For the first time since 1948 a Republican incumbent faced a challenge for the nomination. Little known Illinois congressman John B. Anderson announced in June 1979 that he would challenge Reagan for the nomination. He immediately won the support of many liberal republicans. However Anderson's campaign lacked discipline and organisation, and he relied heavily on grassroots liberal-moderate support that always favoured the democratic party, particularly the Kennedies.
Reagan beat Anderson in Iowa, but his unconvincing showing of 57% was a set back. Anderson garnered 33% in Iowa, and in New Hampshire fought Reagan to an even narrower 55% - 45% margin. Anderson won in Massachusetts 51-49, and in Vermont lost to Reagan by the same margin.

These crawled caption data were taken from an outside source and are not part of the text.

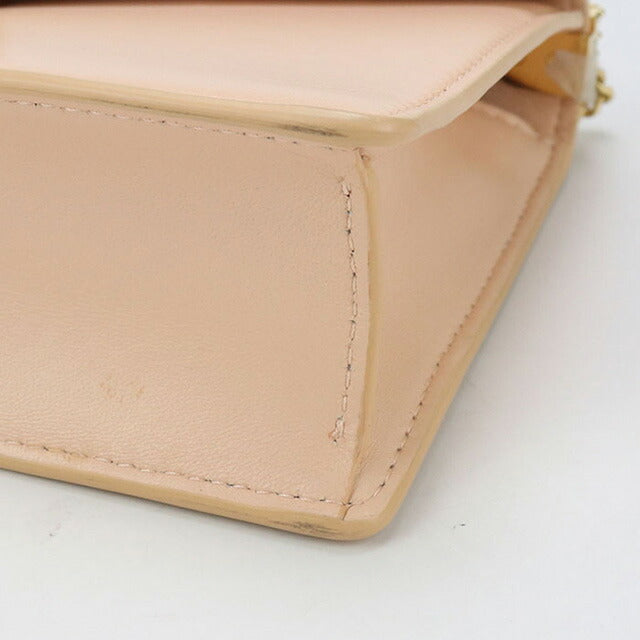 中古 ブルガリ ショルダーバッグ レディース ブランド BVLGARI セルペンティフォーエバー チェーン レザー ピンク バッグ USDBV97559011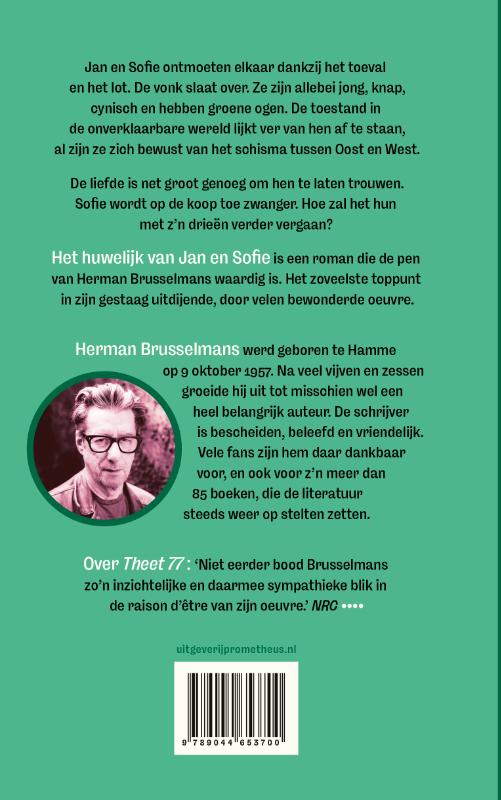 Achterkant van Het huwelijk van Jan en Sofie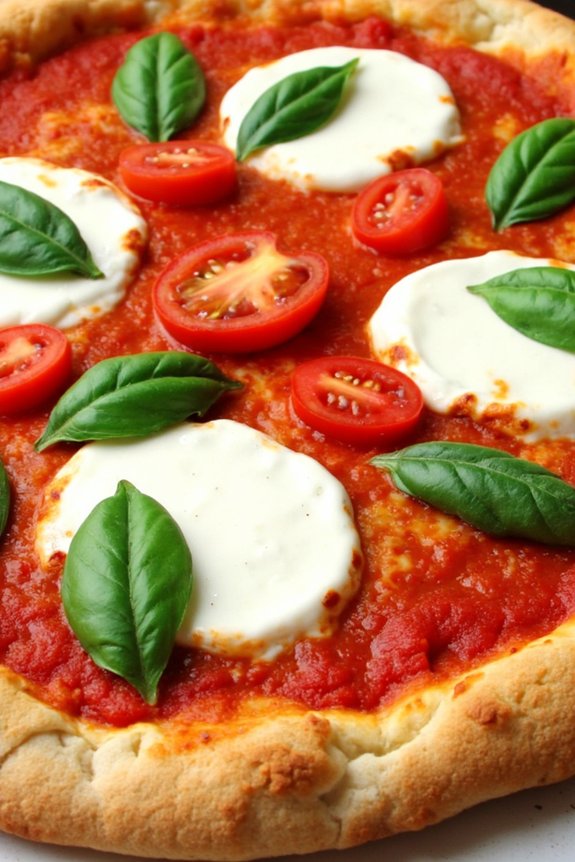 cauliflower crust pizza recipe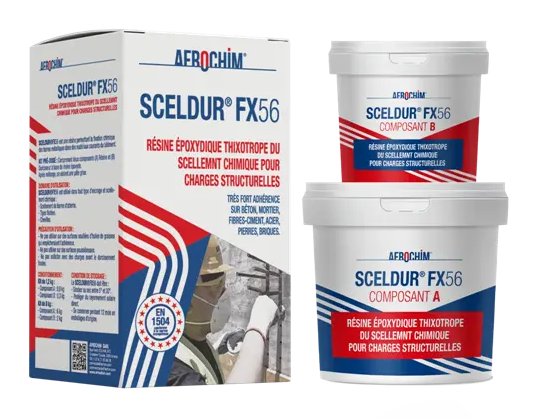 SCELDUR FX56 epoxy anchoring resin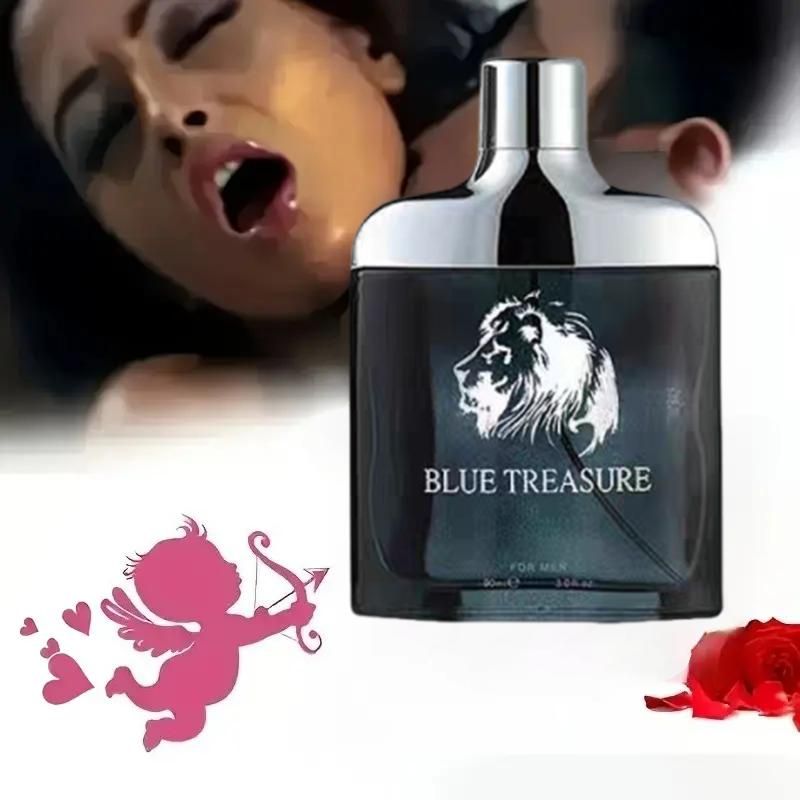 Herenparfum met een langdurige, frisse bloemengeur versterkt de mannelijke charme en aantrekkingskracht. Het heeft een elegant donkerblauw flesontwerp._voghion.com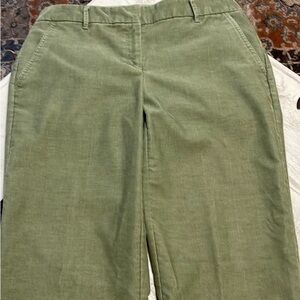 Izod Green Straight Leg Pants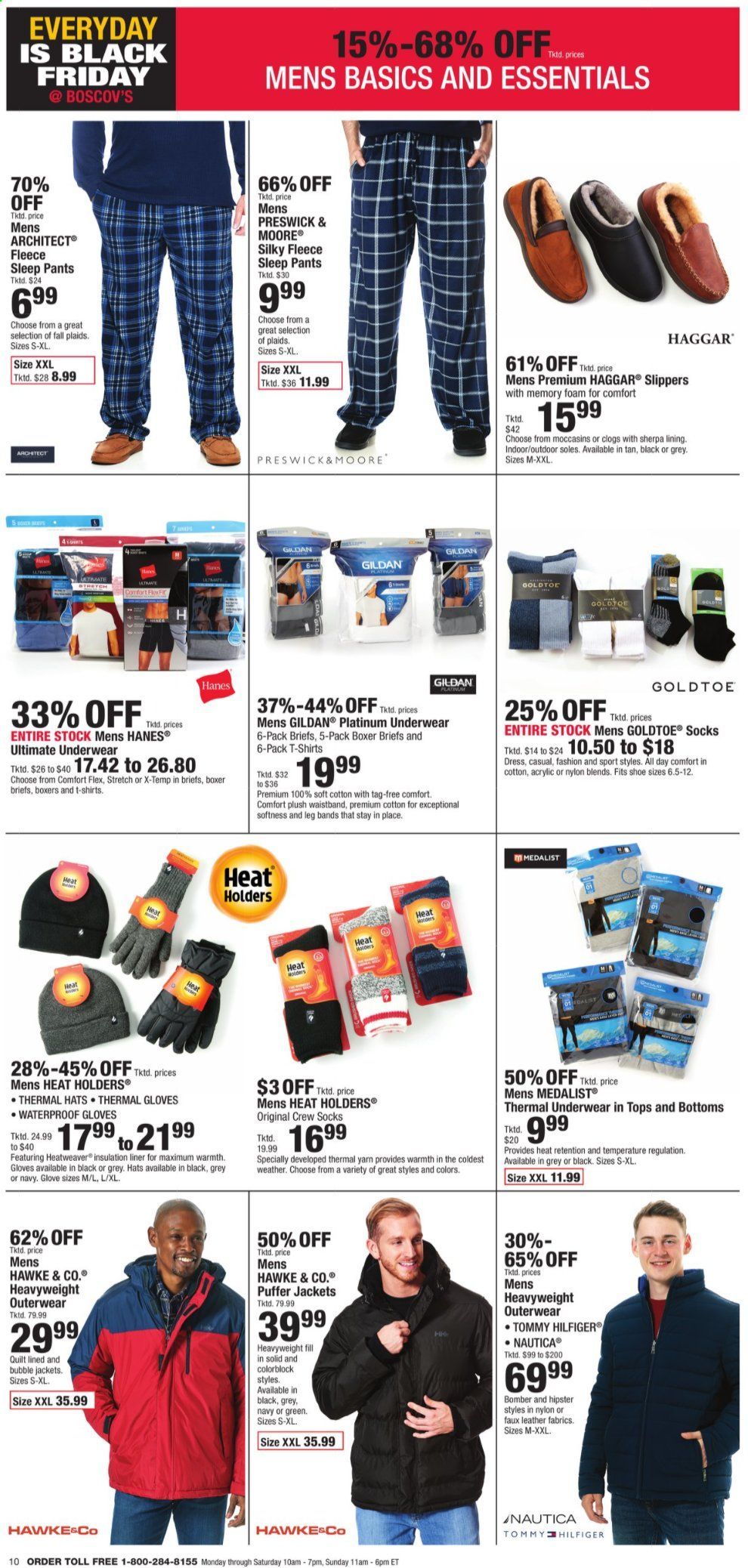 Boscov's Weekly Ad Flyer November 11 to November 17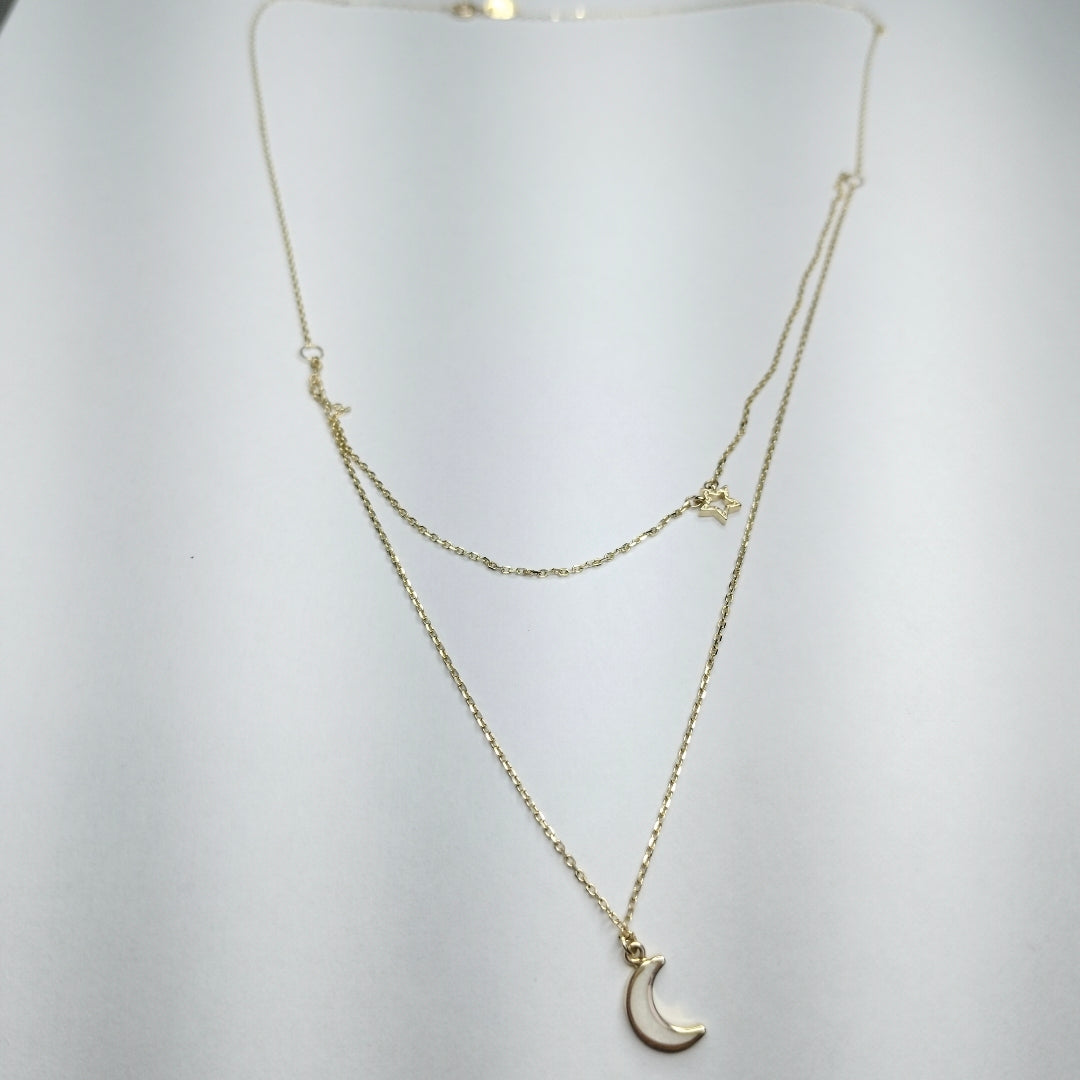 CADENA ORO 14 K 2.8 GRMS (SEMINUEVO)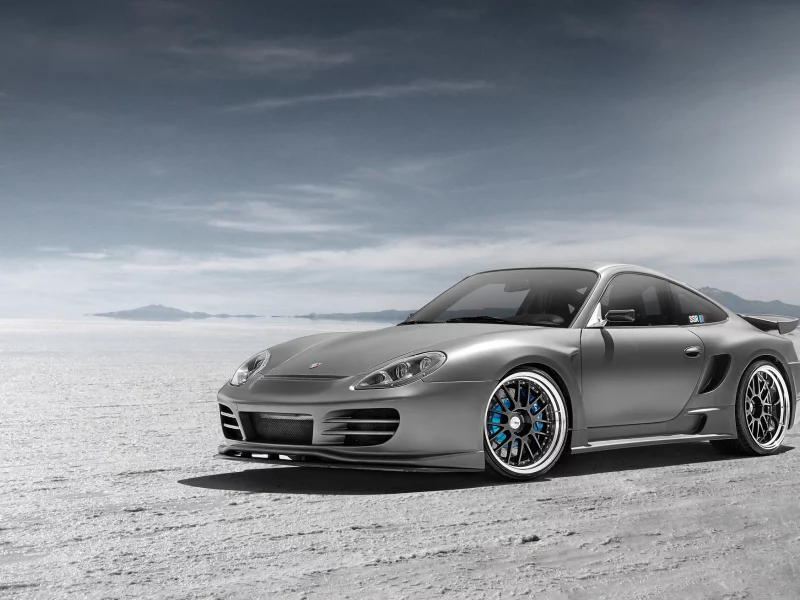 996, top secret, widebody, front, ssr, серебристый, porsche, silvery, порше, 991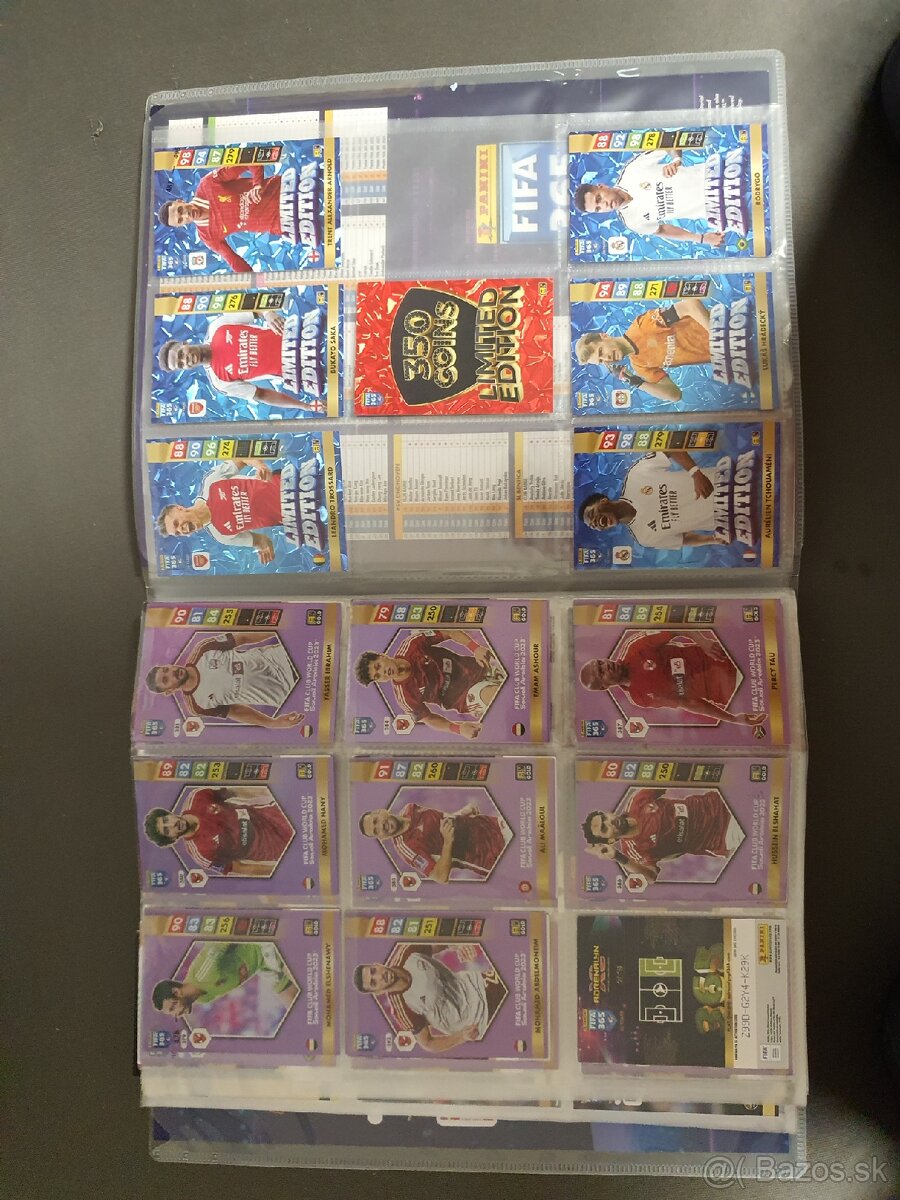 Futbalové kartičky 2025 - 2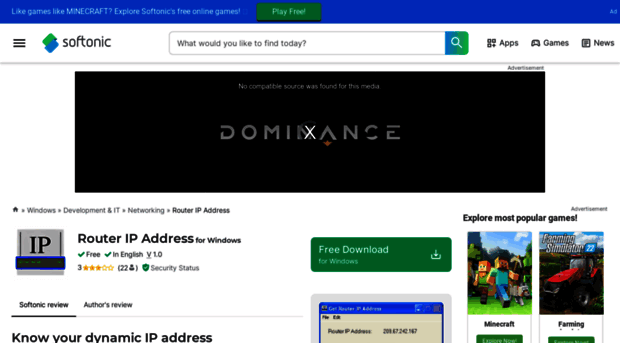 router-ip-address.en.softonic.com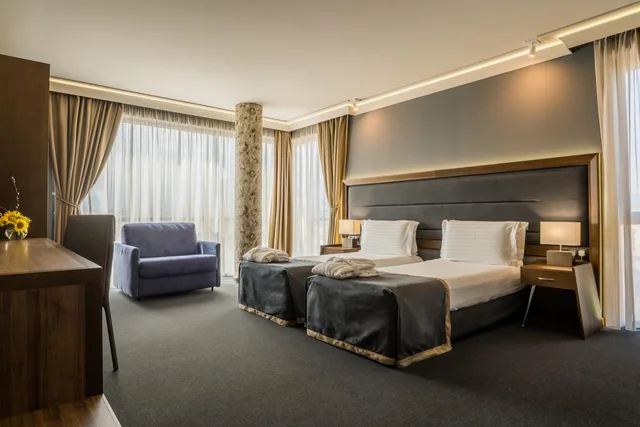 غرفة سوبيريور عائلية، Budapest 5/10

However as the primary contests moved to the more conservative midwest Anderson's victories became fewer and fewer, and the nomination fell from his grasp.
Kennedy was - as he had been in 1972 and 1976 - the obvious front runner for the democratic nomination. Some expected Kennedy to refrain from contesting yet again, and prehaps allow California Governor Jerry Brown to lead the liberal banner. However Kennedy announced in September 1979 that he would seek the Democratic nomination.
John B. Anderson's bid to prevent a sitting President's renomination failed. But by the time he conceded defeat in May he had built up a large nationwide support base, and had the backing of a large number of more liberal republicans.
On May 31 Anderson announced he would run as an Independent candidate as a moderate alternative to the liberalism of Kennedy and the Conservatism of Reagan.